Note that here the fact 1 is commented out, to test the assert of fact 2, so that running the other scenario is just a matter of commenting and un-commenting the relevant lines.

For the first scenario, with fact 1, the output of our initial program is as follows:

[package common-treasure]#<INITIAL-FACT ; id 0 {1002669853}>
#<AREA ; id 1 {1002745373}>
For a total of 2 facts.
#<INITIAL-FACT ; id 0 {1002669853}>
#<AREA ; id 1 {1002745373}>
#<PERMIT-REQUIRED ; id 2 {100283A363}>
For a total of 3 facts.

Note that we print out our facts twice, once before the run and once after, but it shows that now the permit requirement was derived.

For the case of using fact 2 , we get the following output:

[package common-treasure].#<INITIAL-FACT ; id 0 {1004D40AB3}>
#<AREA ; id 1 {10020107C3}>
For a total of 2 facts.
#<INITIAL-FACT ; id 0 {1004D40AB3}>
#<AREA ; id 1 {10020107C3}>
For a total of 2 facts.

This shows that our fact base did not change due to our running the reasoning system.
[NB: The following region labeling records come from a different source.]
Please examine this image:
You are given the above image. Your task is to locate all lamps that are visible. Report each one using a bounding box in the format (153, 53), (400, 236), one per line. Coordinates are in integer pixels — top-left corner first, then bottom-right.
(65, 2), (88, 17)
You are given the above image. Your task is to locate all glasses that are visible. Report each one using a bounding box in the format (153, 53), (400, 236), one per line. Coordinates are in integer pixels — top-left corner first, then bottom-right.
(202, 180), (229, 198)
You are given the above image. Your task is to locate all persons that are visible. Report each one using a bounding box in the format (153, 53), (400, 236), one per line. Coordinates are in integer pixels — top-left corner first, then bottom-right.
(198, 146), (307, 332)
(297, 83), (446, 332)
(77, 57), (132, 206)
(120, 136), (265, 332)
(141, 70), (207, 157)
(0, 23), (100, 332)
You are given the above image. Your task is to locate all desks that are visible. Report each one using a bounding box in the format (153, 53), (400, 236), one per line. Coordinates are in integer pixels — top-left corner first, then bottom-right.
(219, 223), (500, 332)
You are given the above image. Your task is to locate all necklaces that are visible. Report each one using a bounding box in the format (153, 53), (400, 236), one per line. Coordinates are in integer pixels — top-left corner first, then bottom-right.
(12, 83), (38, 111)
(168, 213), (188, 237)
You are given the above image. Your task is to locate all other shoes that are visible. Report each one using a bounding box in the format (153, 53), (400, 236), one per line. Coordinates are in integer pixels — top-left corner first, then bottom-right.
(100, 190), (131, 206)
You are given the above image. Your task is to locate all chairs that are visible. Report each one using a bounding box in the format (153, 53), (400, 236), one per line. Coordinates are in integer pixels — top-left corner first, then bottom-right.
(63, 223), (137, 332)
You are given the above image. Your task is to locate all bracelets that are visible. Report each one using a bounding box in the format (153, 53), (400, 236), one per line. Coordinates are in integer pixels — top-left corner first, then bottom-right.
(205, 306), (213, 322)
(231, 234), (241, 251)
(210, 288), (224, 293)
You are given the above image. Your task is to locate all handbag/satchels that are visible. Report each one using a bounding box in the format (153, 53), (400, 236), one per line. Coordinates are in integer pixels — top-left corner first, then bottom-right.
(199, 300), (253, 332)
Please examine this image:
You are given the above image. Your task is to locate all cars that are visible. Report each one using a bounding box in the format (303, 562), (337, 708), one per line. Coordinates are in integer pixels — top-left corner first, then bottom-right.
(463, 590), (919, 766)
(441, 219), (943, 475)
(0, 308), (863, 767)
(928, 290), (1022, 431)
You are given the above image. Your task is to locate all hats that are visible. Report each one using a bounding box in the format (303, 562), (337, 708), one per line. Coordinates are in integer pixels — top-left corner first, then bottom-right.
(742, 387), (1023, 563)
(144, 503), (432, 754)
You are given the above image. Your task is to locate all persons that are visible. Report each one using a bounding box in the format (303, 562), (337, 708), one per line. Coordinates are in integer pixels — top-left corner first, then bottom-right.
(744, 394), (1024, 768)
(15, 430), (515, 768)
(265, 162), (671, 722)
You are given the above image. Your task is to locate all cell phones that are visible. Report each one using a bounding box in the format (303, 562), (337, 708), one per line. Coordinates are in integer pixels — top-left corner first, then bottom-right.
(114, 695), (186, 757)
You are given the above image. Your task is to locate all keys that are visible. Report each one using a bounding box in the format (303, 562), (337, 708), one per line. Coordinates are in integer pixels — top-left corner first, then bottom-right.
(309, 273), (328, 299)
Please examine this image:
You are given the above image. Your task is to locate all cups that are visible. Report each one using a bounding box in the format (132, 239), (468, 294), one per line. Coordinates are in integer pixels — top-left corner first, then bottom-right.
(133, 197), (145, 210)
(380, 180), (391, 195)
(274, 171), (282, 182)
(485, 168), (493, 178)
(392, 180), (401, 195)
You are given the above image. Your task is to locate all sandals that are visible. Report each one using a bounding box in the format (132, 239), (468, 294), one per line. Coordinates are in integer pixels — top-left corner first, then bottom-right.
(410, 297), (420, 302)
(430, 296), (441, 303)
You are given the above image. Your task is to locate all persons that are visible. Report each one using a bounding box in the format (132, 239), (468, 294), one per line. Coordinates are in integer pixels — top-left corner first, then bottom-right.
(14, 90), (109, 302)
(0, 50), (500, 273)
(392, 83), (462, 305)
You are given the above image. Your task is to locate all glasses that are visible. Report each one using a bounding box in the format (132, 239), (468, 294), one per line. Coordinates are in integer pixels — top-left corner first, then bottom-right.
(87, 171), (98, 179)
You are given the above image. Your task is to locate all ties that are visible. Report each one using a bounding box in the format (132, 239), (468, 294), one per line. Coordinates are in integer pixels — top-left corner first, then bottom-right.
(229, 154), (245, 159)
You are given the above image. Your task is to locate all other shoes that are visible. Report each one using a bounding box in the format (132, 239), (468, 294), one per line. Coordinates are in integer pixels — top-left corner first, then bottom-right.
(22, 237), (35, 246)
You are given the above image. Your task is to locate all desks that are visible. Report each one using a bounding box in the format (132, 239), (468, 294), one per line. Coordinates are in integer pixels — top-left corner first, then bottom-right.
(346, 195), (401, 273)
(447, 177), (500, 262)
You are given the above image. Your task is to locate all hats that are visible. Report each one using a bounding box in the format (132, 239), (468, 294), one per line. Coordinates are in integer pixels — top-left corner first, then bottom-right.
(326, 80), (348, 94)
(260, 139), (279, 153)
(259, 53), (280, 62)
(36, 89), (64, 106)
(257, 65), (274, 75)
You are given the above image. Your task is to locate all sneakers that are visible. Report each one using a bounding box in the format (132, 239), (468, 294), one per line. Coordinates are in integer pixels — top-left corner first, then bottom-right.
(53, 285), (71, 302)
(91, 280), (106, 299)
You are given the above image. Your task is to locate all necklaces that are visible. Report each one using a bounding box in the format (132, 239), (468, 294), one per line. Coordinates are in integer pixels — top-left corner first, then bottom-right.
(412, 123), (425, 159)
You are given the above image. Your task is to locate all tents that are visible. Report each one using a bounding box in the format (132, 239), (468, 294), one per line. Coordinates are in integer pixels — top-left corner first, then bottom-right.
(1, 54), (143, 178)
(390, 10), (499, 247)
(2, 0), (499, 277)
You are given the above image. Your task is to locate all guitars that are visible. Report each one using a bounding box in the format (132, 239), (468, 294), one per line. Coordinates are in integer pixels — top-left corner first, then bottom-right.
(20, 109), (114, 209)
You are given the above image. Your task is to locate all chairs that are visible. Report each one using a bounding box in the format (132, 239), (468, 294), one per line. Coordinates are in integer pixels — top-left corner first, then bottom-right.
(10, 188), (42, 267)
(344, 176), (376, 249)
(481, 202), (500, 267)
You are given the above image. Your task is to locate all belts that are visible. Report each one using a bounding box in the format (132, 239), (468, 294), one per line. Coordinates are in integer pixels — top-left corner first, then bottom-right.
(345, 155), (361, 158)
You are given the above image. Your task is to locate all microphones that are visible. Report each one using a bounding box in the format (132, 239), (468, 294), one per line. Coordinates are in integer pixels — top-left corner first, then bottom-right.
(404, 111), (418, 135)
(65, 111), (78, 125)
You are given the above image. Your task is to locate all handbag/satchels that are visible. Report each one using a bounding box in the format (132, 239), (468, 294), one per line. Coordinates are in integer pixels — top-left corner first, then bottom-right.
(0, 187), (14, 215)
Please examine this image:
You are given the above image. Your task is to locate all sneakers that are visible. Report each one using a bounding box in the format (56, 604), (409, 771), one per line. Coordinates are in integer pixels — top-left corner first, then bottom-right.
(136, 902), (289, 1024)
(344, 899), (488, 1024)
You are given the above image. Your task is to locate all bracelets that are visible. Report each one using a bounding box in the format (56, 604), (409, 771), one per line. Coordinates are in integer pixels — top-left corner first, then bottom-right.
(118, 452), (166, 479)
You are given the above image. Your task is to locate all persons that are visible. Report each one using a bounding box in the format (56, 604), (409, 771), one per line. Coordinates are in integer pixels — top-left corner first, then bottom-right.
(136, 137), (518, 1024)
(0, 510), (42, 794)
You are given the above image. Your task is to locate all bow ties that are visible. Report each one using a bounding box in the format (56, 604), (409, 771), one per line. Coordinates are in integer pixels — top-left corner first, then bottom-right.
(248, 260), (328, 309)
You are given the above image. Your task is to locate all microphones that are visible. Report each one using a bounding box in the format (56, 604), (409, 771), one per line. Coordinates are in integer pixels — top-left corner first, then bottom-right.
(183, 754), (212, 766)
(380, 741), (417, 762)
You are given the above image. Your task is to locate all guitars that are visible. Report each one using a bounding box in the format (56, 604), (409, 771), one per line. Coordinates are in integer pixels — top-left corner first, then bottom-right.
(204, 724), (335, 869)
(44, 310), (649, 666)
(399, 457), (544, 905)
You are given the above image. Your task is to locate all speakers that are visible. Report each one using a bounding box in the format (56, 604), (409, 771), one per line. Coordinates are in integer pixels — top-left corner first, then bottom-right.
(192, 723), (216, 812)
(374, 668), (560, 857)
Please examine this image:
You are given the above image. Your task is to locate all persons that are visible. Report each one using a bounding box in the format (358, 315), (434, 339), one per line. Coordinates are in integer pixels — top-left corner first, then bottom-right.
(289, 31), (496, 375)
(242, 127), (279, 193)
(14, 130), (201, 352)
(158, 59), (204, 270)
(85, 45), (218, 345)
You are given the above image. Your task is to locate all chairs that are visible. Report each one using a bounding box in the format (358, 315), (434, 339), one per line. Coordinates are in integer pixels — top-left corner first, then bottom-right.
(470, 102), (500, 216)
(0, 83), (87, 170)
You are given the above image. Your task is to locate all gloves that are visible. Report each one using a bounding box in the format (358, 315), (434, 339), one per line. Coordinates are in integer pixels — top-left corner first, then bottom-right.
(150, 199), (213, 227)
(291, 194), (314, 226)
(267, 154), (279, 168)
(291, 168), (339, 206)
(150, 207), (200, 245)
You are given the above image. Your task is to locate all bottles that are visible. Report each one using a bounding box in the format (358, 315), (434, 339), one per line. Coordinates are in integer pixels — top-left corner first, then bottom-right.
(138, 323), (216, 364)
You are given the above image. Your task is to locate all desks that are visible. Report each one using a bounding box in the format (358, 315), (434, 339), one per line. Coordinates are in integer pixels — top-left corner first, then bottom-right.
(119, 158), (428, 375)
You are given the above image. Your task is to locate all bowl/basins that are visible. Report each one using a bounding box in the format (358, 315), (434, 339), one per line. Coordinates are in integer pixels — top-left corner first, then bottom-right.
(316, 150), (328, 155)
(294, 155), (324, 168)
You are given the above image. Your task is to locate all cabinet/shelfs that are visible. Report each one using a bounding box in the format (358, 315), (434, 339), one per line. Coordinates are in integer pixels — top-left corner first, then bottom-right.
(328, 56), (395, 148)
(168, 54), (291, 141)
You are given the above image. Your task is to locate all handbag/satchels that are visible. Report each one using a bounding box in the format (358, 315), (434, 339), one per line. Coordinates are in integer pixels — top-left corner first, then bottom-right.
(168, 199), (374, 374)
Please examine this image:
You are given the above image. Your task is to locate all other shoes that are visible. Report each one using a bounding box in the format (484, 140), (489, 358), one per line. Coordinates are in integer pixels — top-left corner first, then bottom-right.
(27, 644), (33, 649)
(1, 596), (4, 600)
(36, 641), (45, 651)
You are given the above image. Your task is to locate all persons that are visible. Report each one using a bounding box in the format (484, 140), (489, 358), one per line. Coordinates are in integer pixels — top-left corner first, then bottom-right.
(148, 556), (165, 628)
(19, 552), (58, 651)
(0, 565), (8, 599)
So there we have it, a bit of a peek of what can be done with Common Lisp. I have to say the language and its various features are quite a bit daunting, as I feel I have only scratched the surface of what is possible, with both interacting with the language as well as with A.I. tools such as LISA. That said digging into the language and seeing how it can handle a small, but also relevant scenario, felt like a worthwhile journey, and that is an experience always worth treasuring.